[[ QUOTED PASSAGE, beginning ]]

As we can see in verses 5 & 6, God chose whoever he wanted “according to the purpose of His will.” The Father draws whoever it pleases Him to draw. The Bible tells us in other places that this choice is not based on anything done or any faith foreseen by God. The choice is not earned in any way and it is not a result of God’s knowing that the people would choose Him.

So, to recap. God chooses whom he wants before the foundation of the world and draws them to Himself. He does this for His good pleasure and will. Once drawn, God gives them to the Son. They are His to make atonement for. He makes the atonement on the cross (salvation is actually accomplished) and then serves as the Good Shepherd ensuring that none who are His are not lifted up on Judgment day. From all of this there seems to be some good biblical evidence that God intended to limit the atonement in eternity past. Makes sense…right? Actually it does, but I still am having trouble shaking off the desire to believe the atonement was universal in scope. For me though, Matthew 1:21 was a big step in that direction. How about you? Does Matthew 1:21 help you?


8 Responses to The Atonement…Limited By Who?

  1. Andrew says:

    John 12 says…
    30Jesus said, “This voice was for your benefit, not mine. 31Now is the time for judgment on this world; now the prince of this world will be driven out. 32But I, when I am lifted up from the earth, will draw all men to myself.” 33He said this to show the kind of death he was going to die.
    Notice Jesus says ALL men. Just came to mind as I read.



  2. Randy says:

    Good observation.
    Matthew 20:28 is a good verse “just as the Son of Man did not come to be served, but to serve, and to give His life a ransom for many.” Note the word “many” not “all”.
    And Isaiah 53:8 “He was taken from prison and from judgment, And who will declare His generation? For He was cut off from the land of the living; For the transgressions of My people He was stricken.” Note the word “My people”.
    Isaiah 53:11 “He shall see the labor of His soul, and be satisfied. By His knowledge My righteous Servant shall justify many, For He shall bear their iniquities.” Notice the word “many” not “all”. And Isaiah 53:12 “Therefore I will divide Him a portion with the great, And He shall divide the spoil with the strong, Because He poured out His soul unto death, And He was numbered with the transgressors, And He bore the sin of many, And made intercession for the transgressors.” Notice the words “He bore the sin of many” not “all”.


  3. Andrew says:

    Interesting things you point out. I would be interested to do a search into the original language. I think the Greek word for all and many are used interchangeably.


  4. aelianus says:

    Presumably you accept that Jesus’s death on the Cross sufficed to save all men, that it was not inadequate but super-abundantly meritorious? Obviously God saves whom He will. Nevertheless He has provided for the salvation of all. If men have free will and God has provided for the salvation of all then if they are condemned to Gehenna it is their own fault. Man’s free will cannot frustrate the will of God. God wills from all eternity to save many by giving them a living faith in Him which endures until the end. He wills to give grace to overpower any resistance they might make. He wills to give all the opportunity to take up the offer of salvation but He does not will to overpower the resistance of all. For this reason Scripture refers to His will to save all and His will to save many or few (these last two are relative terms). He draws all men to Himself, many are called, few are chosen.


  5. Tom says:


    Thank you for visiting my blog and for posting your comment.

[[ QUOTED PASSAGE, end ]]

--- WHAT TO WORK ON ---
[a] Summarize the blog post on the atonement in two sentences.
[b] Update the blog post on the atonement by writing it out from "As we can see" up to and including "would choose Him.", with "choice" changed to "selection".
[c] For each statement, say whether it agrees with the blog post on the atonement, and quote the words that decide it: (i) God's choice rests on faith He foresaw in people; (ii) the Son makes the atonement on the cross; (iii) Andrew thinks the Greek words for all and many are used interchangeably.

[[ DATASET EXCERPT, beginning ]]

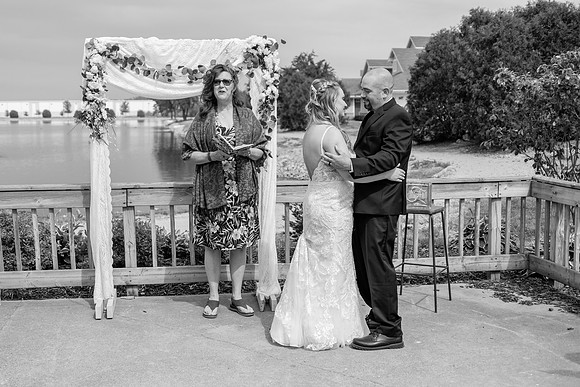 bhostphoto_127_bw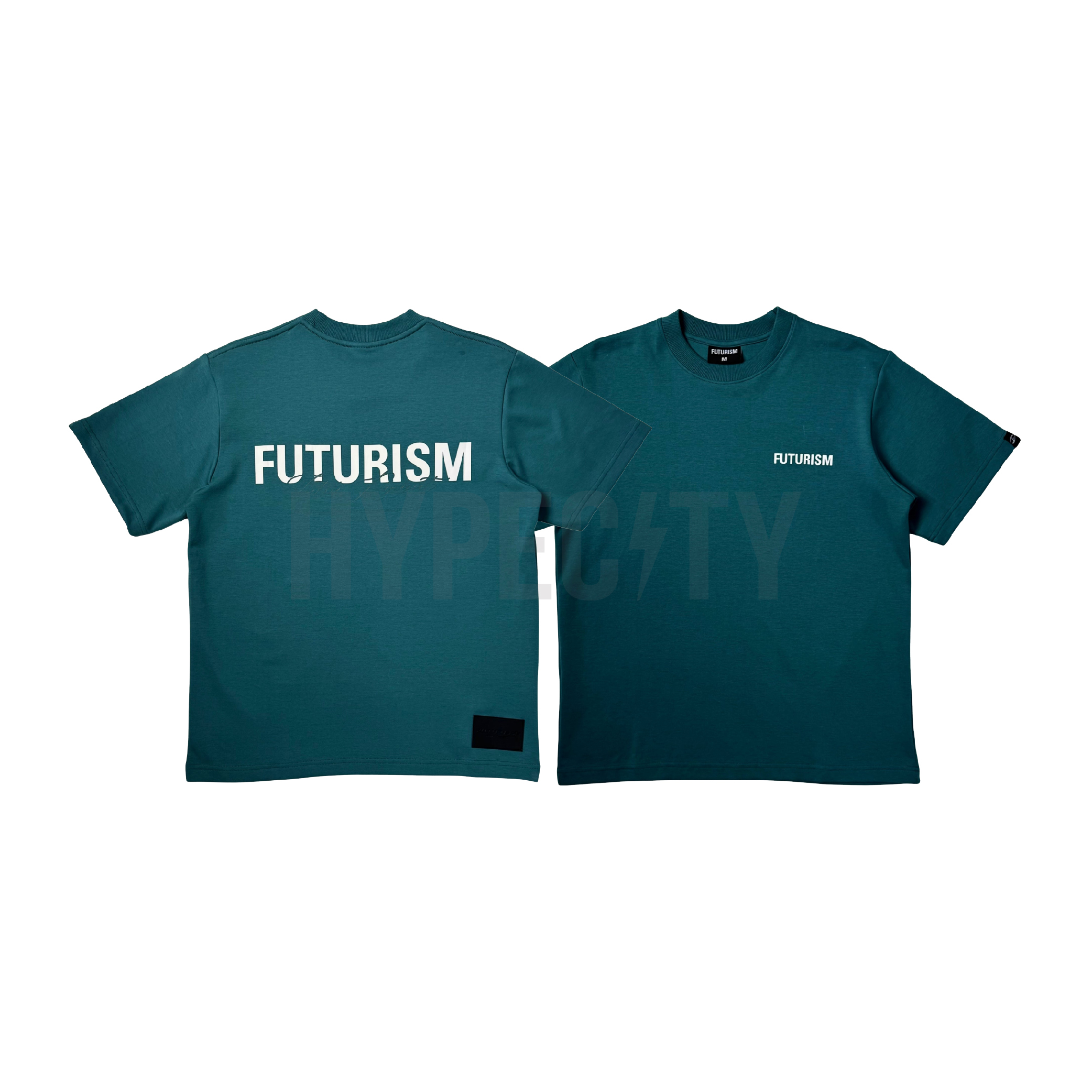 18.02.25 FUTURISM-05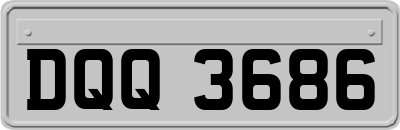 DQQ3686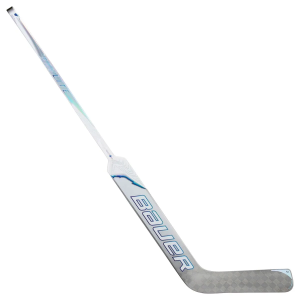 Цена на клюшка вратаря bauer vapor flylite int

[[ DATASET EXCERPT, end ]]

--- SOLUTIONS TO THE PROBLEMS ---
[a] The post says God chose whom he wanted "according to the purpose of His will," a choice that is not earned and not based on foreseen faith, and that He draws these people and gives them to the Son, who makes atonement for them on the cross and serves as the Good Shepherd. From this it sees good biblical evidence that God intended to limit the atonement, though the writer still has trouble shaking off the desire to believe it was universal in scope and calls Matthew 1:21 a big step.

[b]
As we can see in verses 5 & 6, God chose whoever he wanted “according to the purpose of His will.” The Father draws whoever it pleases Him to draw. The Bible tells us in other places that this selection is not based on anything done or any faith foreseen by God. The selection is not earned in any way and it is not a result of God’s knowing that the people would choose Him.

[c]
(i) No: "this choice is not based on anything done or any faith foreseen by God."
(ii) Yes: "He makes the atonement on the cross (salvation is actually accomplished)."
(iii) Yes: "I think the Greek word for all and many are used interchangeably."